714. Best Time to Buy and Sell Stock with Transaction Fee

LeetCode Problem Link (opens new window)

Given an integer array prices, where prices[i] is the price of a given stock on the i-th day, and an integer fee representing a transaction fee.

You may complete as many transactions as you like, but you need to pay the transaction fee for each transaction. You cannot engage in multiple transactions simultaneously (i.e., you must sell the stock before you buy again).

Return the maximum profit you can achieve.

Note: A transaction is defined as buying and holding the stock and then selling it, during which the transaction fee is applied once.

Example 1:

• Input: prices = [1, 3, 2, 8, 4, 9], fee = 2
• Output: 8

Explanation: The maximum profit can be achieved by:

• Buy on day 0: prices[0] = 1
• Sell on day 3: prices[3] = 8
• Buy on day 4: prices[4] = 4
• Sell on day 5: prices[5] = 9
• Total profit: ((8 - 1) - 2) + ((9 - 4) - 2) = 8.

Constraints:

• 0 < prices.length <= 50000
• 0 < prices[i] < 50000
• 0 <= fee < 50000

Approach

The optimal way to solve this problem is using dynamic programming, which will be further discussed in future dynamic programming lessons.

Compared to 0122.Best Time to Buy and Sell Stock II (opens new window), this problem introduces a transaction fee.

Greedy Algorithm

In 0122.Best Time to Buy and Sell Stock II (opens new window), we used a greedy strategy to ensure that we collected the positive profit each day, which would eventually lead to the maximum profit.

However, with transaction fees, we need to care about when to buy and sell, as transaction fees might negate any small profits.

Using the greedy approach, the idea is to buy at a low point and sell at a high point only if the profit after fees is still positive.

• Buying date: We record whenever we find a lower price.
• Selling date: It is not necessary to calculate the exact selling date. If the current price is higher than (lowest price + fee), we can collect the profit. The exact selling date is essentially the last day within a profitable range (we don’t need to compute the exact day).

While collecting profit, there are three scenarios:

• Scenario 1: On the day of computing the profit, it might not be the last day of the profitable range (not really selling the stock, as if still holding it), thus further profit can be accumulated.
• Scenario 2: The previous day was the last day in the profitable range (actually sold the stock), and today we need to reset the minimum price.
• Scenario 3: No actions taken, maintaining the existing state (buy, sell, or idle).

The C++ code for the greedy algorithm is as follows:

class Solution {
public:
    int maxProfit(vector<int>& prices, int fee) {
        int result = 0;
        int minPrice = prices[0]; // Record the lowest price
        for (int i = 1; i < prices.size(); i++) {
            // Scenario 2: which is like buying
            if (prices[i] < minPrice) minPrice = prices[i];

            // Scenario 3: maintaining the existing state (as buying is not cheap, selling results in a loss)

[Data records]
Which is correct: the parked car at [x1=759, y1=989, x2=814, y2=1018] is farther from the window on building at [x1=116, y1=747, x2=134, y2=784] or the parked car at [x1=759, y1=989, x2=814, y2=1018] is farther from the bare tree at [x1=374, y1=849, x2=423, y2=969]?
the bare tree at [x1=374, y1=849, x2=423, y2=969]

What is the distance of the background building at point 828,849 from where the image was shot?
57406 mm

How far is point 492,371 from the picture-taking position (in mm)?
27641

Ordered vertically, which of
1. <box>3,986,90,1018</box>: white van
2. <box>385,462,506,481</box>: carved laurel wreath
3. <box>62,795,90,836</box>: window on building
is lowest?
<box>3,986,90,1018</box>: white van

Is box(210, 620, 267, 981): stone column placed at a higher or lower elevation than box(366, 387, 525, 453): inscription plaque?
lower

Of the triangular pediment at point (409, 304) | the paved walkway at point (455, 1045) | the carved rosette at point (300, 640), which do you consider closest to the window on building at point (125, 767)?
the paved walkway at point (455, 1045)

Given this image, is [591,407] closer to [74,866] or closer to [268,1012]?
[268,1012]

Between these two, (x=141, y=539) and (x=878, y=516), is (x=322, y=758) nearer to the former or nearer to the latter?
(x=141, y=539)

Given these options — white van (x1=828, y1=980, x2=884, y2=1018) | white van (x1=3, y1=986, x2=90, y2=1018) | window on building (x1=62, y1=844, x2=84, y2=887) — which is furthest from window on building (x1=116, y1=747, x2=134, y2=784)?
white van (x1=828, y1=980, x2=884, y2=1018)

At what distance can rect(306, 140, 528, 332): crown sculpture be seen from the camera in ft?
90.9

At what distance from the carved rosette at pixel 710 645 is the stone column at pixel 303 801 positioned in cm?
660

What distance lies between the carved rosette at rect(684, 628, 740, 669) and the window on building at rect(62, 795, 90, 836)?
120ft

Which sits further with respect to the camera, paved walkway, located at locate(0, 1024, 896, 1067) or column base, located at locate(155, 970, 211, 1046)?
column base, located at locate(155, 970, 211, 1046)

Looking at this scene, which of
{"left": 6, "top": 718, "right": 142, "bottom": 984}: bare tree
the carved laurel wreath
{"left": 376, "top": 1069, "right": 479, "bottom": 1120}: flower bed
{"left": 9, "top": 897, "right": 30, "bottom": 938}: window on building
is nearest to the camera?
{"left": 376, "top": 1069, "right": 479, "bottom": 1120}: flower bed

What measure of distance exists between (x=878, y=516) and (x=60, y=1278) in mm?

Directions:
(a) Could you write out the stock transaction fee write-up from "While collecting profit, there" to "the minimum price."?
(b) Can you continue the stock transaction fee write-up from the point where it stops?

Exercise answers:
(a)
While collecting profit, there are three scenarios:

• Scenario 1: On the day of computing the profit, it might not be the last day of the profitable range (not really selling the stock, as if still holding it), thus further profit can be accumulated.
• Scenario 2: The previous day was the last day in the profitable range (actually sold the stock), and today we need to reset the minimum price.

(b)
            if (prices[i] >= minPrice && prices[i] <= minPrice + fee) {
                continue;
            }

            // Compute the profit, maybe multiple times, but the last time is the actual selling
            if (prices[i] > minPrice + fee) {
                result += prices[i] - minPrice - fee;
                minPrice = prices[i] - fee; // Scenario 1, this is crucial to avoid double counting of fees
            }
        }
        return result;
    }
};

• Time complexity: O(n)
• Space complexity: O(1)

From the code, you can notice the action for Scenario 1: if you are still in the profitable range, it doesn't mean an actual sale, as profit calculations deduct fees each time. Therefore, set minPrice = prices[i] - fee; to avoid double counting the fee on future profit calculations.

You might notice that the code for Scenario 3 can be omitted for clarity. It was kept for expressiveness.

Dynamic Programming

In the "Code with Carl" public account, we will thoroughly discuss dynamic programming in an upcoming series. Here's my commented C++ code for the solution using dynamic programming. Interested readers can explore it further.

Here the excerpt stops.